Charles George Hood Kinnear, 1866. 4-storey 6-bay tenement block with pedimented pend to outer left and shops to ground floor. Polished ashlar (painted to ground). Continuous cornice to shops; cill course to 1st and 3rd floors; broad moulded eaves cornice. Roll-moulded basket-arched stop-chamfered openings to ground floor. Timber boarded door with plate glass fanlight to flats at centre. Segmental windows to 1st floor, round-arched to 2nd floor, both in lugged architraves; shouldered windows to 3rd floor; bipartite windows to each floor in all but 2nd bay from left; bracketed cills to 2nd floor. Slightly advanced pend to outer left: long and short quoins; channelled pilaster strips flanking entrance; tripartite windows above; corniced wallhead stack above moulded pediment.

Drill Hall for the Midlothian Artillery Regiment constructed to the rear of the tenements (now in use as a restaurant, 2015).

Statement of Interest

Part of Grindlay's Orchardfield estate, laid out for the Merchant Company by William Burn in 1820. A rare tenement design by Kinnear.

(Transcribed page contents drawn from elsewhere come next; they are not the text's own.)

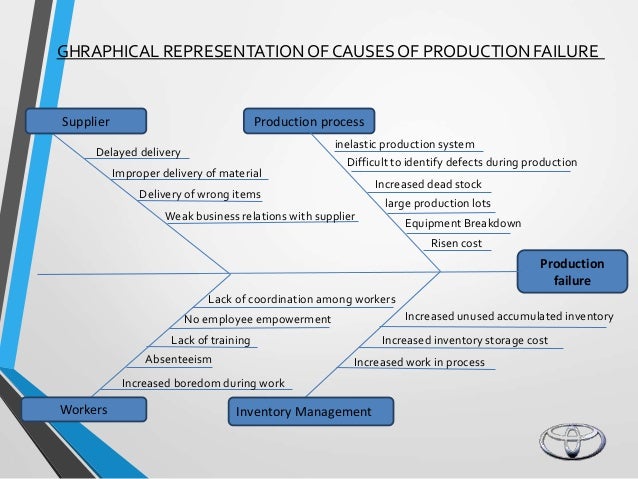 GHRAPHICAL REPRESENTATION OF CAUSES OF PRODUCTION FAILURE

Supplier

Delayed delivery

Improper delivery of material

Delivery of wrong items

Weak business relations with supplier

Production process

inelastic production system

Difficult to identify defects during production

Increased dead stock

large production lots

Equipment Breakdown

Risen cost

Production failure

Lack of coordination among workers

No employee empowerment

Lack of training

Absenteeism

Increased boredom during work

Workers

Increased unused accumulated inventory

Increased inventory storage cost

Increased work in process

Inventory Management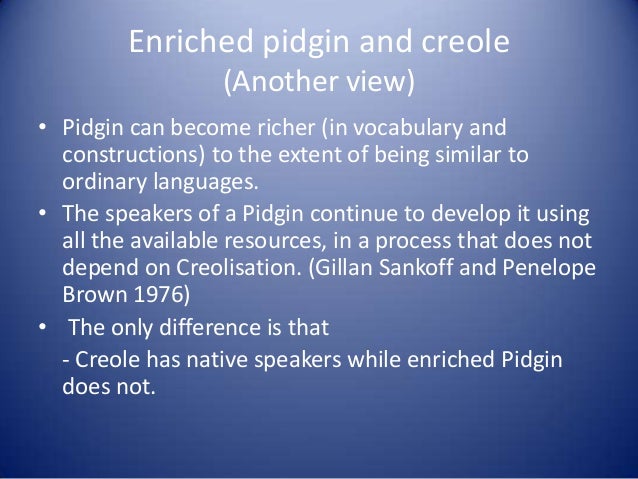 Enriched pidgin and creole
(Another view)

• Pidgin can become richer (in vocabulary and constructions) to the extent of being similar to ordinary languages.
• The speakers of a Pidgin continue to develop it using all the available resources, in a process that does not depend on Creolisation. (Gillan Sankoff and Penelope Brown 1976)
• The only difference is that
- Creole has native speakers while enriched Pidgin does not.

Grindlay Street was developed from the 1860s on the area of the Orchardfield Estate to the layout of William Burn's plan of 1820. In the first half of the nineteenth century, industrial development in the west of Edinburgh and continuing residential expansion of the New Town northwards had delayed development in the area. Following the construction of the canal and the railway, tenemental development began again in the 1860s during a period of significant residential expansion in the City. Tenement nos 20-30 and the drill hall to the rear appear on the Ordnance Survey Town Plan of Edinburgh, Surveyed 1877.

Architect Charles George Hood Kinnear (1830-1894) practised as a partner in the foremost firm of Peddie and Kinnear from 1853. Kinnear joined the Volunteer Force of the First Midlothian County (Midlothian Coast) Artillery Volunteer Brigade in 1859.

The Volunteer Force was a part-time citizen army of artillery and engineer corps formed in Britain in 1859. Drill halls were constructed for these forces as centres for training which often had an expressly social as well as military function.

Kinnear, who rose to Senior Major in the force, designed the building of the regimental headquarters drill hall in Grindlay Street and was also one of three officers who financed the building.

Listed building record and statutory address updated (2015). Previously listed as '20-30 (even nos) Grindlay Street'.